A decisão é da 3ª Turma do Superior Tribunal de Justiça, que explicou que a extinção da dívida por causa da morte do consignante estava prevista na Lei 1.046/50, revogada pela Lei 8.112/90.

Os embargos à execução foram opostos por três herdeiros que alegaram a extinção da dívida contraída pela mãe, oriunda de contratos de crédito consignado em folha de pagamento.

A sentença julgou procedente o pedido formulado na petição inicial, reconhecendo a extinção da dívida. No entanto, o Tribunal de Justiça do Rio Grande do Sul deu provimento à apelação do banco credor, pois entendeu que a herança responde pelo débito.

No recurso especial, os herdeiros sustentaram violação ao artigo 16 da Lei 1.046/50, que dispõe sobre a extinção da dívida por morte, não tendo essa disposição sido revogada em função do artigo 2º, parágrafo 1º, da Lei de Introdução às Normas do Direito Brasileiro (Lindb). Além disso, afirmaram que o imóvel herdado não poderia ser penhorado, uma vez que serve à entidade familiar, sendo habitado por eles.

A relatora do recurso no STJ, ministra Nancy Andrighi, disse que na controvérsia foi aplicada a Lei 10.820/03, que regula a consignação em folha de pagamento dos empregados regidos pela Consolidação das Leis do Trabalho e dos titulares de benefícios de aposentadoria ou pensão do Regime Geral da Previdência Social (RGPS). No entanto, a lei não trata da hipótese de extinção da dívida pela morte do devedor.

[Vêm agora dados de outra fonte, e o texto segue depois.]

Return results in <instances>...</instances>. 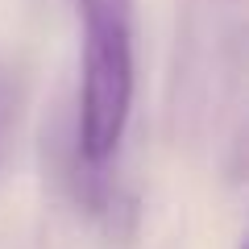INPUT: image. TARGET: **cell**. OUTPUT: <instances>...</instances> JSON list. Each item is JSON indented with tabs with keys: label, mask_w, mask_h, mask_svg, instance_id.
I'll use <instances>...</instances> for the list:
<instances>
[{
	"label": "cell",
	"mask_w": 249,
	"mask_h": 249,
	"mask_svg": "<svg viewBox=\"0 0 249 249\" xmlns=\"http://www.w3.org/2000/svg\"><path fill=\"white\" fill-rule=\"evenodd\" d=\"M133 25H83L75 154L83 166H104L116 154L133 112Z\"/></svg>",
	"instance_id": "1"
},
{
	"label": "cell",
	"mask_w": 249,
	"mask_h": 249,
	"mask_svg": "<svg viewBox=\"0 0 249 249\" xmlns=\"http://www.w3.org/2000/svg\"><path fill=\"white\" fill-rule=\"evenodd\" d=\"M83 25H133V0H75Z\"/></svg>",
	"instance_id": "2"
}]
</instances>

Ela explicou que, pelo princípio da continuidade, previsto no artigo 2° da Lindb, excetuadas as hipóteses legalmente admitidas, a lei tem caráter permanente, vigendo até que outra a revogue. Nos termos do parágrafo 1º do dispositivo, a lei posterior revoga a anterior quando expressamente o declare (revogação expressa), quando seja com ela incompatível ou quando regule inteiramente a matéria de que tratava a lei anterior (revogação tácita).

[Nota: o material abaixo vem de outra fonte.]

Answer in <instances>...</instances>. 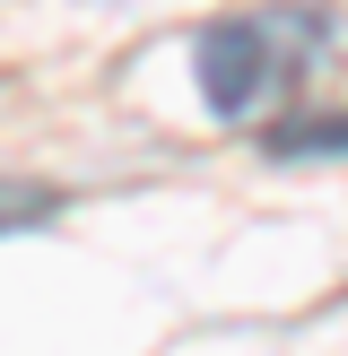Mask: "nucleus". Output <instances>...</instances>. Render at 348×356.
Here are the masks:
<instances>
[{"label": "nucleus", "mask_w": 348, "mask_h": 356, "mask_svg": "<svg viewBox=\"0 0 348 356\" xmlns=\"http://www.w3.org/2000/svg\"><path fill=\"white\" fill-rule=\"evenodd\" d=\"M322 52H331V17H313V9H244V17H218L200 35L191 70H200V96H209L218 122H261L287 96H305Z\"/></svg>", "instance_id": "nucleus-1"}, {"label": "nucleus", "mask_w": 348, "mask_h": 356, "mask_svg": "<svg viewBox=\"0 0 348 356\" xmlns=\"http://www.w3.org/2000/svg\"><path fill=\"white\" fill-rule=\"evenodd\" d=\"M52 209H61V191H44V183H9V174H0V235H17V226H44Z\"/></svg>", "instance_id": "nucleus-2"}]
</instances>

“Infere-se que a Lei 10.820/03 não declarou, expressamente, revogada a Lei 1.046/50,
tanto que esta ainda conta como formalmente vigente na página eletrônica da presidência da República”, disse.
Contudo, a relatora informou que o STJ já tem precedentes no sentido de que, após a edição da Lei 8.112/90,
encontra-se revogada, no âmbito das entidades e dos servidores sujeitos ao seu regime,
a disciplina de consignação em folha de pagamento disposta pelas leis 1.046/50 e 2.339/54.

“Configura-se, pois, a ab-rogação tácita ou indireta da Lei 1.046/50 na medida em que a Lei 8.112/90 tratou,
inteiramente, da matéria contida naquela, afastando a sua vigência no ordenamento jurídico.
Não havendo na lei revogadora previsão semelhante à do artigo 16 da Lei 1.046/50, não há falar,
a partir da entrada em vigor da Lei 8.112/90, em extinção da dívida por morte do consignante”, explicou.

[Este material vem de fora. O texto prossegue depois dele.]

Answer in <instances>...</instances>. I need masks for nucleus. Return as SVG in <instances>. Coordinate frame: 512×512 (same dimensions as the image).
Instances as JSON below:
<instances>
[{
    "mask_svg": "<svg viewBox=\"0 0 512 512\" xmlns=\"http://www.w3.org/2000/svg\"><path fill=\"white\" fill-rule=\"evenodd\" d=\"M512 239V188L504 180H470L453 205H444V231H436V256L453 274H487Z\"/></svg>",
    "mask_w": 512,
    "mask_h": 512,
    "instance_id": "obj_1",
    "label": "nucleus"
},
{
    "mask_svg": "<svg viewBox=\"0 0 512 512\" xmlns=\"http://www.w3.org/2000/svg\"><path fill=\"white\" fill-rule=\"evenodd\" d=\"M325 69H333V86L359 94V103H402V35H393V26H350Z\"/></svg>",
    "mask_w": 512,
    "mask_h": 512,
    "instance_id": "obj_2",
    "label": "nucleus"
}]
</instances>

Dessa forma, Nancy disse que, ainda que não tenha ficado claro se a consignante era celetista ou estatutária, o artigo 16 da Lei 1.046/50 não está mais em vigor, não tendo o seu texto sido reproduzido na legislação vigente sobre o tema.

Imóvel de família
Em relação à impenhorabilidade do bem de família, segundo a ministra, a 3ª Turma já tratou da matéria e decidiu que a aceitação da herança opera a responsabilização pessoal, dentro dos limites legais, razão pela qual, não sendo possível o alcance do bem herdado, nada impedirá que outros bens respondam pela dívida.

Para a ministra, “afastar a responsabilidade pessoal dos herdeiros ao argumento exclusivo da impenhorabilidade do imóvel equivaleria, portanto, a assegurar ao herdeiro acréscimo patrimonial não compatível com o acervo hereditário, acarretando, por fim, vedado enriquecimento sem causa”. Com informações da Assessoria de Imprensa do STJ.